Exercise materials -
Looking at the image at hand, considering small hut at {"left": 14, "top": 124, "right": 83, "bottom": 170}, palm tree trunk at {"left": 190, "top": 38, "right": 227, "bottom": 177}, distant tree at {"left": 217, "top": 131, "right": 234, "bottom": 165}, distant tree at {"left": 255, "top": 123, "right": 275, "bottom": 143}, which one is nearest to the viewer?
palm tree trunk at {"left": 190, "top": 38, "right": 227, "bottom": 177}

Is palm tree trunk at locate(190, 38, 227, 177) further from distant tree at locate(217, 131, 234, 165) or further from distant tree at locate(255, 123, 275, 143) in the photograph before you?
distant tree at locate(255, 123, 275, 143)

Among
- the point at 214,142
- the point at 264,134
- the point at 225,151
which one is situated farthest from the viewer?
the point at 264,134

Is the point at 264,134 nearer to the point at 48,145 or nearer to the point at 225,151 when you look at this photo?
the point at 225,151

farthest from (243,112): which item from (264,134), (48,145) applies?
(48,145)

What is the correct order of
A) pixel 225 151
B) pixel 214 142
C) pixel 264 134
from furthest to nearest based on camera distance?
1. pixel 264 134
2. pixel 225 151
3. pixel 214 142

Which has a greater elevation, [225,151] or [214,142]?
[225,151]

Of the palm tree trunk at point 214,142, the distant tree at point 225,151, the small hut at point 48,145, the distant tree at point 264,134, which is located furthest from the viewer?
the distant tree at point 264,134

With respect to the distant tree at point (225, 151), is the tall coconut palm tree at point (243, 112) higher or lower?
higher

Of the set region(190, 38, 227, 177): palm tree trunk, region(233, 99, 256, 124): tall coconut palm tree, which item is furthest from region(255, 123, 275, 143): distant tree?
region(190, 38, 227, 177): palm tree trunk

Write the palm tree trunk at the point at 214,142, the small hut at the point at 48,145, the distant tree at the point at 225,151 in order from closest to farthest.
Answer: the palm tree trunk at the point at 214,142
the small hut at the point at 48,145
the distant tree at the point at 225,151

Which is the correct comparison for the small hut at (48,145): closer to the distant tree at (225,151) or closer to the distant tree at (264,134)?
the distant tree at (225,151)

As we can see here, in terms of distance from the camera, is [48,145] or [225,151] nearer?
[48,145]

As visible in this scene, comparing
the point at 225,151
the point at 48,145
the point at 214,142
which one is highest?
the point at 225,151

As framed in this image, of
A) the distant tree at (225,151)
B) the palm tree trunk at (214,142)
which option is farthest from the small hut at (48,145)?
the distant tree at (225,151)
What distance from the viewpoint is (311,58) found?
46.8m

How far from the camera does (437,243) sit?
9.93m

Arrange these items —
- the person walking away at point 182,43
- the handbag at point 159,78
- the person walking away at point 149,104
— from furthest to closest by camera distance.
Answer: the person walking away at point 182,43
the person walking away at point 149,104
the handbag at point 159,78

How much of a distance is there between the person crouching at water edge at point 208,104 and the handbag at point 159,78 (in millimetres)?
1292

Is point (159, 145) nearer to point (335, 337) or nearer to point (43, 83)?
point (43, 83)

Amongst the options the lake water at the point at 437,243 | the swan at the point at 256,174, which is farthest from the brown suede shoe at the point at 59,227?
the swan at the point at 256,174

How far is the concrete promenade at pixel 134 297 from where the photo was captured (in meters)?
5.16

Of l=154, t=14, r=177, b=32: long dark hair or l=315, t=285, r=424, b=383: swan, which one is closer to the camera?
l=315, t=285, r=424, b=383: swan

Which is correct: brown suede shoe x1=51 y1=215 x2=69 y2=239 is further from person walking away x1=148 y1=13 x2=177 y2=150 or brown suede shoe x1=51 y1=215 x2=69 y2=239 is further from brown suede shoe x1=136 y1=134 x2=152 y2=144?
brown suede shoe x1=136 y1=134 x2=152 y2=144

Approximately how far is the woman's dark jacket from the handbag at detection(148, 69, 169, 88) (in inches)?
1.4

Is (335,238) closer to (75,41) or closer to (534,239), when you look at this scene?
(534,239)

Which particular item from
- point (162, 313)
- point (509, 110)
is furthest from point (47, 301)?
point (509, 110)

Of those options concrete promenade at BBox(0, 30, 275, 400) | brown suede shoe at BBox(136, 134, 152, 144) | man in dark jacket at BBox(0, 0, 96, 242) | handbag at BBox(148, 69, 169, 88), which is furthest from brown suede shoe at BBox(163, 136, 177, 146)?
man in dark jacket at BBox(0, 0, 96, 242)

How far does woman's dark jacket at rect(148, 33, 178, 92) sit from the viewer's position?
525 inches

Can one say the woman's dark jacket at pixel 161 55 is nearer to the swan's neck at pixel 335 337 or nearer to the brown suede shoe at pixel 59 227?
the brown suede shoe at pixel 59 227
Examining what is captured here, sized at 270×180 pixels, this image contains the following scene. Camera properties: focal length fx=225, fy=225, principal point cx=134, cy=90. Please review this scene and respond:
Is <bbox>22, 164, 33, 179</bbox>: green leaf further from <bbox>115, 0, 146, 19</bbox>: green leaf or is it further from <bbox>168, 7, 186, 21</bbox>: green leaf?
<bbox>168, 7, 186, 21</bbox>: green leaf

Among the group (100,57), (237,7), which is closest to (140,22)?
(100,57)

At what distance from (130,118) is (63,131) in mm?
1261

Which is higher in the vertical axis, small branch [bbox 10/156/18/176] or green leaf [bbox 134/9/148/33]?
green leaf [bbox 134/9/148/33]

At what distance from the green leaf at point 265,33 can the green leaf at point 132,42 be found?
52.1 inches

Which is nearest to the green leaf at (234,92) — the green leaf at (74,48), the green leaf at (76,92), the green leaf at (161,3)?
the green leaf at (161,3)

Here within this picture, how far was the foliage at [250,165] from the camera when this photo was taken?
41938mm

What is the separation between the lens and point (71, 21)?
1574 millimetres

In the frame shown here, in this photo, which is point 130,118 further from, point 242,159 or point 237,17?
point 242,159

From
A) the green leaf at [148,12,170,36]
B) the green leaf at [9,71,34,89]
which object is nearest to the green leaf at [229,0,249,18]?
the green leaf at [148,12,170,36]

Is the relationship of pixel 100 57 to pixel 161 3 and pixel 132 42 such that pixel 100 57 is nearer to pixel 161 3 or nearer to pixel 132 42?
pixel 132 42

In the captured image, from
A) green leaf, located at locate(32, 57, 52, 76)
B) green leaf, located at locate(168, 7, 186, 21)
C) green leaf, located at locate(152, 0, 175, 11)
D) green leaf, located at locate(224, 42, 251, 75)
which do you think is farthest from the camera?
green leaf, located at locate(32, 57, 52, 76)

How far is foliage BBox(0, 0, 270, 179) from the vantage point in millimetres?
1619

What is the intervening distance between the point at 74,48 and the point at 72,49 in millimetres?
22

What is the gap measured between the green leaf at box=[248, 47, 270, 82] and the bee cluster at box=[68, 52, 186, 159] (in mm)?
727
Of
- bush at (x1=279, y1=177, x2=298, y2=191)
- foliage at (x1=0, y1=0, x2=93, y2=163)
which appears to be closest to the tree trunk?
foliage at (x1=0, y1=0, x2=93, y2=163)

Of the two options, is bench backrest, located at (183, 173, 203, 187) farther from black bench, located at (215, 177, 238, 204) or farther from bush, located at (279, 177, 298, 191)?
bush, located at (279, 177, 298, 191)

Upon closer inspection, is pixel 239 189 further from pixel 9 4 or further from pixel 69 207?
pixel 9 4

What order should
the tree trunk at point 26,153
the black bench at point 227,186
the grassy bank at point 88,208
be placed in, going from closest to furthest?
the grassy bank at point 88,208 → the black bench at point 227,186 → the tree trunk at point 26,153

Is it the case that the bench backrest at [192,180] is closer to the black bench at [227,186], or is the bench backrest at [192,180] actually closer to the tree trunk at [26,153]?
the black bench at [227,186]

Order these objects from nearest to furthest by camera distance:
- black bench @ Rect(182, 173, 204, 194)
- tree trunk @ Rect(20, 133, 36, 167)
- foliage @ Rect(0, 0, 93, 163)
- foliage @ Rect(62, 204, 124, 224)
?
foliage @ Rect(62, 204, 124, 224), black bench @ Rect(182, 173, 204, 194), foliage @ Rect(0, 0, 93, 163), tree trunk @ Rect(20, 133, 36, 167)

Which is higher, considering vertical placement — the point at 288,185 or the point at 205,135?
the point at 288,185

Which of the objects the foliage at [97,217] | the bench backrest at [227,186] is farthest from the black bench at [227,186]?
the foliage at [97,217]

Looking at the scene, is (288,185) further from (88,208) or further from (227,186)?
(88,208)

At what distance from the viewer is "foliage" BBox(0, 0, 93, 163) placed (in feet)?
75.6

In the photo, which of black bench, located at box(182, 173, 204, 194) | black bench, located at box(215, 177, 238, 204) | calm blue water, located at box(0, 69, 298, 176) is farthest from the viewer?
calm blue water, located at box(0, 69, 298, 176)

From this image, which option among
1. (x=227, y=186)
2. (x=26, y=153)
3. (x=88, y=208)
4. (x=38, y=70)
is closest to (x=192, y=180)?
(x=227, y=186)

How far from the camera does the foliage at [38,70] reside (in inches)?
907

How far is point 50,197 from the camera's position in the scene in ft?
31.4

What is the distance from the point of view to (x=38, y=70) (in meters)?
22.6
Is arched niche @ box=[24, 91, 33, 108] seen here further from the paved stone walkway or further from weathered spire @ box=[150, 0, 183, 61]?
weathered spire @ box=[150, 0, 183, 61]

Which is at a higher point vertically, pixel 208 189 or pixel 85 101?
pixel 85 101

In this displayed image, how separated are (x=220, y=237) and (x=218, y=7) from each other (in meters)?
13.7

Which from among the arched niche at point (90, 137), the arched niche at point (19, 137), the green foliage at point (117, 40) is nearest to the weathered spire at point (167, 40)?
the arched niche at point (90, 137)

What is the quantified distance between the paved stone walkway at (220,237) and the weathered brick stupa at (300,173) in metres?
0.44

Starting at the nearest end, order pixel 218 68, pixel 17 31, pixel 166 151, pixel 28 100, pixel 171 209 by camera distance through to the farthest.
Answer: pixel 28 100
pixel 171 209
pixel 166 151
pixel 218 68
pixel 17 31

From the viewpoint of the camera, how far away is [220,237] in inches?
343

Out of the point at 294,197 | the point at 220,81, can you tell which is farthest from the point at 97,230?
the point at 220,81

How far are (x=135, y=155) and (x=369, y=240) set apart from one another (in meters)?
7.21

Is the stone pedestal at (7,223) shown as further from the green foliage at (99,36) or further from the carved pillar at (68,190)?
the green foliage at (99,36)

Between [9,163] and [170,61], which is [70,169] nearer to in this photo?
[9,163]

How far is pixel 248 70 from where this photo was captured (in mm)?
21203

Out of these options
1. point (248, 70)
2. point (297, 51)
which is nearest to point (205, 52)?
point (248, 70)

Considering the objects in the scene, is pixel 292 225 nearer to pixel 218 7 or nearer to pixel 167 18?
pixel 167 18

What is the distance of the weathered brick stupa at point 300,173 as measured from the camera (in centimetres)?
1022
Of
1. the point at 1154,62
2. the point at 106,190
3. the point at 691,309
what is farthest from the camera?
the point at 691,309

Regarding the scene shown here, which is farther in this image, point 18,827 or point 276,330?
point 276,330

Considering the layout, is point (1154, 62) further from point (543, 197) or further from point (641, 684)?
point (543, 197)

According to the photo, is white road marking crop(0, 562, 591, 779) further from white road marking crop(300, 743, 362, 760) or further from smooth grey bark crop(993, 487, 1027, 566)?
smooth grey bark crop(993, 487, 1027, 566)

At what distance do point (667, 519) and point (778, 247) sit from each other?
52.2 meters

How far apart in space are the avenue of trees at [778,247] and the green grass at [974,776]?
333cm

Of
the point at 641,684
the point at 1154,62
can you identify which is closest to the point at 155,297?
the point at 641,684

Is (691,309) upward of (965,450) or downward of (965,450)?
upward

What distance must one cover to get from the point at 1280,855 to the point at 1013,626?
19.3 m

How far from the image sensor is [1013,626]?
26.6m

Task requirements -
Please retype, exactly as written, every line from the line containing "From the viewpoint of" through the last line of the records above, including both of those lines, and nothing else.

Completed exercise -
From the viewpoint of the camera, how far away is [220,237] in inches?
343

Out of the point at 294,197 | the point at 220,81, can you tell which is farthest from the point at 97,230?
the point at 220,81

How far are (x=135, y=155) and (x=369, y=240) set apart from one another (in meters)?
7.21

Is the stone pedestal at (7,223) shown as further from the green foliage at (99,36) or further from the carved pillar at (68,190)?
the green foliage at (99,36)

Between [9,163] and [170,61], which is [70,169] nearer to in this photo?
[9,163]

How far is pixel 248 70 from where this photo was captured (in mm)?
21203

Out of these options
1. point (248, 70)
2. point (297, 51)
which is nearest to point (205, 52)?
point (248, 70)

Considering the objects in the scene, is pixel 292 225 nearer to pixel 218 7 or nearer to pixel 167 18?
pixel 167 18

What is the distance of the weathered brick stupa at point 300,173 as measured from the camera (in centimetres)?
1022
Of
1. the point at 1154,62
2. the point at 106,190
3. the point at 691,309
what is farthest from the camera?
the point at 691,309

Regarding the scene shown here, which is farther in this image, point 18,827 or point 276,330?
point 276,330

Considering the layout, is point (1154, 62) further from point (543, 197) or further from point (641, 684)?
point (543, 197)

According to the photo, is white road marking crop(0, 562, 591, 779) further from white road marking crop(300, 743, 362, 760) or further from smooth grey bark crop(993, 487, 1027, 566)?
smooth grey bark crop(993, 487, 1027, 566)

At what distance do point (667, 519) and point (778, 247) sit from each other?
52.2 meters

How far apart in space are the avenue of trees at [778,247] and the green grass at [974,776]?
333cm

Of
the point at 641,684
the point at 1154,62
can you identify which is closest to the point at 155,297?
the point at 641,684

Is (691,309) upward of (965,450) or downward of (965,450)?
upward

What distance must one cover to get from the point at 1280,855 to the point at 1013,626?
19.3 m

How far from the image sensor is [1013,626]?
26.6m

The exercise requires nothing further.